Justice Jaiteh also found that the company’s years-long tolerance of the same misconduct it later relied upon to justify dismissal, and Momodou Jallow’s consistently high performance ratings above 90%, fatally undermined the company’s case on the merits.
The court awarded 24 months’ compensation of D1,952,352.72, D153,000 in proved legal expenses, D100,000 in costs, and post-judgment interest at 4% per annum. It also ordered the company to remit all outstanding social security and provident fund contributions in Momodou Jallow’s name.
What happens next?
The stay of execution application must first be argued before the High Court, where both sides will address whether the judgment should be suspended while the appeal proceeds. The court will weigh whether the appeal raises arguable grounds, whether the company faces serious harm if enforcement proceeds immediately, and whether Jallow would be adequately protected if the stay is later lifted.
If the stay is granted, Jallow cannot enforce the award until the appeal is decided. If it is refused, enforcement can proceed even while the appeal continues.
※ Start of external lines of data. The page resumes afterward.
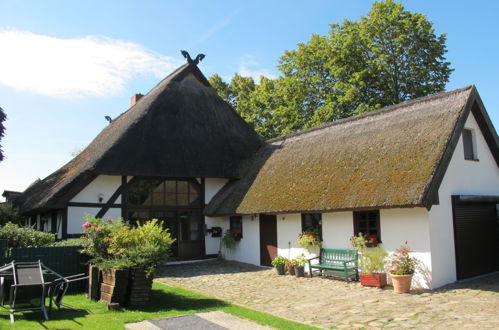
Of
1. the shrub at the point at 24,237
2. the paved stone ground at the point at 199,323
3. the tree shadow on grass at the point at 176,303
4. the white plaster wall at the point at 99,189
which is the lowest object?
the paved stone ground at the point at 199,323

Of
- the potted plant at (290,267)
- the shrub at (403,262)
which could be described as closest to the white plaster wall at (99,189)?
the potted plant at (290,267)

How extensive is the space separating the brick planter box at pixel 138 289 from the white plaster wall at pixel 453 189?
→ 23.1 ft

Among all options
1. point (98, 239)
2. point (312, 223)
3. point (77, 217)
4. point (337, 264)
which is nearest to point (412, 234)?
point (337, 264)

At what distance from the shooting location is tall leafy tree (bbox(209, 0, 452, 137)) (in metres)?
23.0

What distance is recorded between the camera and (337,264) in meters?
12.5

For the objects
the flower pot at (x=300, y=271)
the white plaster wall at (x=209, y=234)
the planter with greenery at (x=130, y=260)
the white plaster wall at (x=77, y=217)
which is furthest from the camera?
the white plaster wall at (x=209, y=234)

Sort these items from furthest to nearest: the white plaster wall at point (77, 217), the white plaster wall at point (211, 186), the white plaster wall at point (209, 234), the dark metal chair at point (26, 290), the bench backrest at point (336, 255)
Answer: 1. the white plaster wall at point (211, 186)
2. the white plaster wall at point (209, 234)
3. the white plaster wall at point (77, 217)
4. the bench backrest at point (336, 255)
5. the dark metal chair at point (26, 290)

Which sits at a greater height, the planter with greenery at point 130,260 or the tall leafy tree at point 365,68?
the tall leafy tree at point 365,68

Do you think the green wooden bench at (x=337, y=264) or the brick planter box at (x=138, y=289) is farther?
the green wooden bench at (x=337, y=264)

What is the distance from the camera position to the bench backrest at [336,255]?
12.2 metres

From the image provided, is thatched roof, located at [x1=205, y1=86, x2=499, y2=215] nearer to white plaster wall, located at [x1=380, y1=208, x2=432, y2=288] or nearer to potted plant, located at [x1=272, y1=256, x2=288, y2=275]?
white plaster wall, located at [x1=380, y1=208, x2=432, y2=288]

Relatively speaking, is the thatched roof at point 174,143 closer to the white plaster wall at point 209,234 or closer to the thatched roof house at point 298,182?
the thatched roof house at point 298,182

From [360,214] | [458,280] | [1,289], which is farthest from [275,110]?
[1,289]

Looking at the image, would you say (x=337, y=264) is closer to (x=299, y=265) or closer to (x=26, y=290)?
(x=299, y=265)
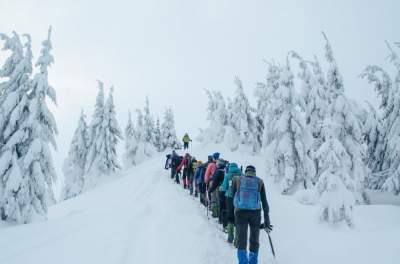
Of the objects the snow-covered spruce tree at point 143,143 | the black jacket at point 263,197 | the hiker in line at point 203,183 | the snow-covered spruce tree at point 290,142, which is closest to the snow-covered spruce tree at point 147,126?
the snow-covered spruce tree at point 143,143

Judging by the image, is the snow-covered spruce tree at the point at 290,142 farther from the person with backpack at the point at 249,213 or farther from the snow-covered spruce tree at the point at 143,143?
the snow-covered spruce tree at the point at 143,143

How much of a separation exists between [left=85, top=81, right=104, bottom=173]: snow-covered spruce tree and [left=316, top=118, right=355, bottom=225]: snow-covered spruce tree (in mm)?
34144

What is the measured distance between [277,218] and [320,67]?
1541 cm

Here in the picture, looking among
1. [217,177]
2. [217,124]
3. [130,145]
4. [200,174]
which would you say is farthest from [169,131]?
[217,177]

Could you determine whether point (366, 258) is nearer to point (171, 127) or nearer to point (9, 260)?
point (9, 260)

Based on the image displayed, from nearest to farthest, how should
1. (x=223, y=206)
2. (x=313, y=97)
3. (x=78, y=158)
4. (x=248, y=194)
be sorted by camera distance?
(x=248, y=194) < (x=223, y=206) < (x=313, y=97) < (x=78, y=158)

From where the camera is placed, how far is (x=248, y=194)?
297 inches

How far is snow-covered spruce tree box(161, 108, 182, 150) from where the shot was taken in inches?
2562

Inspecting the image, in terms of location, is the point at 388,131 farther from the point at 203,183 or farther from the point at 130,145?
the point at 130,145

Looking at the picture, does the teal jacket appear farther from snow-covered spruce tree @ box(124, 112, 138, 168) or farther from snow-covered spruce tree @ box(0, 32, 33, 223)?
snow-covered spruce tree @ box(124, 112, 138, 168)

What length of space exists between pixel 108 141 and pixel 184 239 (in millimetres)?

The substantive appeal will then be heard at the Court of Appeal under Civil Appeal. Momodou Jallow’s lawyer will file a respondent’s brief setting out why each of the nine grounds should be rejected and why the High Court judgment should be upheld.
The Court of Appeal will not hold a fresh trial it will examine the record of the High Court proceedings and decide whether Justice Jaiteh made any of the legal or factual errors the company has identified.
The case now puts before the Court of Appeal is a question for employment law in county: whether an employer can use a one-month contractual termination clause to defeat the Labour Act’s requirements of valid reason and fair process and whether the D2,205,352.72 award that the High Court made will ultimately stand.